Und dabei muss ich jetzt mal eines offen gestehen: Als ich zum ersten Mal Songs der „Crystal Logic“ mit 17 Jahren Anno 2008 hörte, fand ich sie ehrlich gesagt total scheiße. Der nasale Gesang gefiel mir überhaupt nicht und es dauerte Wochen, gar Monate, bis ich damit warm wurde. Irgendwann tat es nach dutzendfachem Hören bei dem Anfangsriff von „The Riddle Master“ einen Schlag und ich verliebte mich auf den „zweiten Blick“ vollkommen in diesen epischen, dennoch räudigen, obskuren und eigenwilligen Sound. Denn es war auch gerade das „Spezielle“, nach dem ich in diesen spätpubertierenden Jahren suchte. Zum ersten Mal durfte ich Manilla Road sehen, dort wo die „Road Of Kings“ nun endgültig zur Sackgasse wurde; beim Headbangers Open Air 2009. Klar, war ich mit meinen blutjungen 18 Jahren bereits mächtig angeschickert, als Mark, Hellroadie und Konsorten die Bühne betraten, doch für diesen Umstand blieb mir das Konzert sehr gut im Gedächtnis haften. Oh Gott, wie ich doch bei „Divine Victim“ losheulte wie ein Schlosshund…. Es folgten die Jahre über unzählige weitere Konzerte. Irgendwann 2017 beim Headlinergig auf dem Keep It True war ich bei Nummer sechs angelangt. Aber es wird kein siebtes Mal geben, denn er schaut nun mit einem Lächeln auf uns herab.
Durch seine Fannähe wird Mark W. Shelton wohl der Szene immer ganz besonders im Gedächtnis bleiben. Er war ein Mann der klaren und direkten Worte, mit dem Herz am rechten Fleck und für keinen Plausch mit seinen Fans zu Schade. Ich werde nie vergessen, wie er eine Stunde nach dem Konzert in Rüsselsheim im September 2013 noch immer mit meinem besten Kumpel Giovanni und mir plauderte als gäbe es keinen Morgen. Er hatte noch eine Flasche Jack Daniel’s dabei und nötigte uns geradezu mitzusaufen. Ich persönlich habe ihn an diesem Tag als Menschen kennen gelernt, dem seine Fans wie Freunde erscheinen. Und mit dieser Einstellung hat er sich bis zu jenem schicksalshaften Tage vorgerungen. Ein Gentleman wie er im Bilderbuch steht, gebildet, loyal und wissbegierig.

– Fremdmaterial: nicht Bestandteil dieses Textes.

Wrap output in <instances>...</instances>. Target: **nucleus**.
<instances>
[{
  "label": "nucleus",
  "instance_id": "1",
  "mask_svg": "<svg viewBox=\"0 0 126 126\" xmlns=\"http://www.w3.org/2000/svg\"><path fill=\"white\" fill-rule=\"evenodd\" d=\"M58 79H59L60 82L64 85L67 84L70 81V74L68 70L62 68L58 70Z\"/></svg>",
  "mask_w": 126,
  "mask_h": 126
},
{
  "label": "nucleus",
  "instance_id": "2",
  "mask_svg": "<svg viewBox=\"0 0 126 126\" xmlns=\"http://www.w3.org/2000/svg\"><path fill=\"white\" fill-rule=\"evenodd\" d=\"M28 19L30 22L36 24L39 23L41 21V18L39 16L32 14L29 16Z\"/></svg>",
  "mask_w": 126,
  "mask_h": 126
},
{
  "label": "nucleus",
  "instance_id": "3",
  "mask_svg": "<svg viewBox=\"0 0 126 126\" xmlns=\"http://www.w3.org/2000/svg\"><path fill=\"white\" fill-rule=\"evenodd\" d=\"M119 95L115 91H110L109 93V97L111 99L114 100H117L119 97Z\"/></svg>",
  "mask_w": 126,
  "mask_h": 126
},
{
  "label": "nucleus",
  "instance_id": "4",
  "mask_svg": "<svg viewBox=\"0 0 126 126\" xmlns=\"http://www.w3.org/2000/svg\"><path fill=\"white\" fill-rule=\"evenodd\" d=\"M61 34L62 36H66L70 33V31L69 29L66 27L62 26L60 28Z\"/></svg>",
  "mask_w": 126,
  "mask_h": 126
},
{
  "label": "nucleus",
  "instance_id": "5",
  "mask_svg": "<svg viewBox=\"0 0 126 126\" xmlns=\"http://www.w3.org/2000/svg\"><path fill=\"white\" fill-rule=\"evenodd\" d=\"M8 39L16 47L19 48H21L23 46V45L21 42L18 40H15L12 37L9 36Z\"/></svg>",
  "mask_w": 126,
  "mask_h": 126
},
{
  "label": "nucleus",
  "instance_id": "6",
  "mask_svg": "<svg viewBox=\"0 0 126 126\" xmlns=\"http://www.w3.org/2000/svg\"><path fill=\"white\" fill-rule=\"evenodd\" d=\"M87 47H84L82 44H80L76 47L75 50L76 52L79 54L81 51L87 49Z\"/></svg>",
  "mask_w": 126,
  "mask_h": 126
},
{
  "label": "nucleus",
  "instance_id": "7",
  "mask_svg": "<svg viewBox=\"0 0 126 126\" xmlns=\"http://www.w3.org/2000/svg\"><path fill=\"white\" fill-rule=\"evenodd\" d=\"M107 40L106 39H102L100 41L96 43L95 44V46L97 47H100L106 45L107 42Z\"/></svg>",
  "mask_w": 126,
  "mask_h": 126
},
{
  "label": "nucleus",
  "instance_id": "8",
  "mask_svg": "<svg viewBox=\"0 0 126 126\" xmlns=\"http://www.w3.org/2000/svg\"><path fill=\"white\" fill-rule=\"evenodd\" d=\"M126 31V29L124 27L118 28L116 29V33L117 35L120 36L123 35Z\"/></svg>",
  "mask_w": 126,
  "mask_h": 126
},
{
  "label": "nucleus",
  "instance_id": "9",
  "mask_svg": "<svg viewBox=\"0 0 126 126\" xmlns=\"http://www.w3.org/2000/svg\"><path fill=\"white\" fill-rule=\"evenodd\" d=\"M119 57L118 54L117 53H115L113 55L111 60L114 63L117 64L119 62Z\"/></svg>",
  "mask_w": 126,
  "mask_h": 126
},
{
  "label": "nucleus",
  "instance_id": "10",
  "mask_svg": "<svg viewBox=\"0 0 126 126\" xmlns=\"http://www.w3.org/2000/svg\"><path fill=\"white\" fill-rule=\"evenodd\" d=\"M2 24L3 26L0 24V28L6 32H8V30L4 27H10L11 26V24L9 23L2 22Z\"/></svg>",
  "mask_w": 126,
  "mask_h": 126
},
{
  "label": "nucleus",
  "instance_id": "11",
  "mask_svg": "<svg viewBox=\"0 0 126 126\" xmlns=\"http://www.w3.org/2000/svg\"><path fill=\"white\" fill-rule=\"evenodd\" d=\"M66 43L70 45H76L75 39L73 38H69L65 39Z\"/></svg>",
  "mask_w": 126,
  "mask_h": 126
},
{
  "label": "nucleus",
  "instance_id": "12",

Um einen nachdenklichen Social Media-Beitrag von Up The Hammers-Veranstalter Manolis Karazeris einige Stunden nach Mark’s Tod zu zitieren: „Next time you complain that a band is playing too many shows and you are bored of seeing them again, remember this day”. So ist es. Und wir werden – mit einem schicksalshaften Schlag – auf diesem Planeten und in diesem Leben wohl nie wieder ein Konzert unter dem Namen Manilla Road live sehen.
„Before the Gods of Hell sentence you to die
Remember well my friend a warlord never cries
These are the words that I’ve heard inside my mind
When Ragnarok comes down we’ll all run out of time”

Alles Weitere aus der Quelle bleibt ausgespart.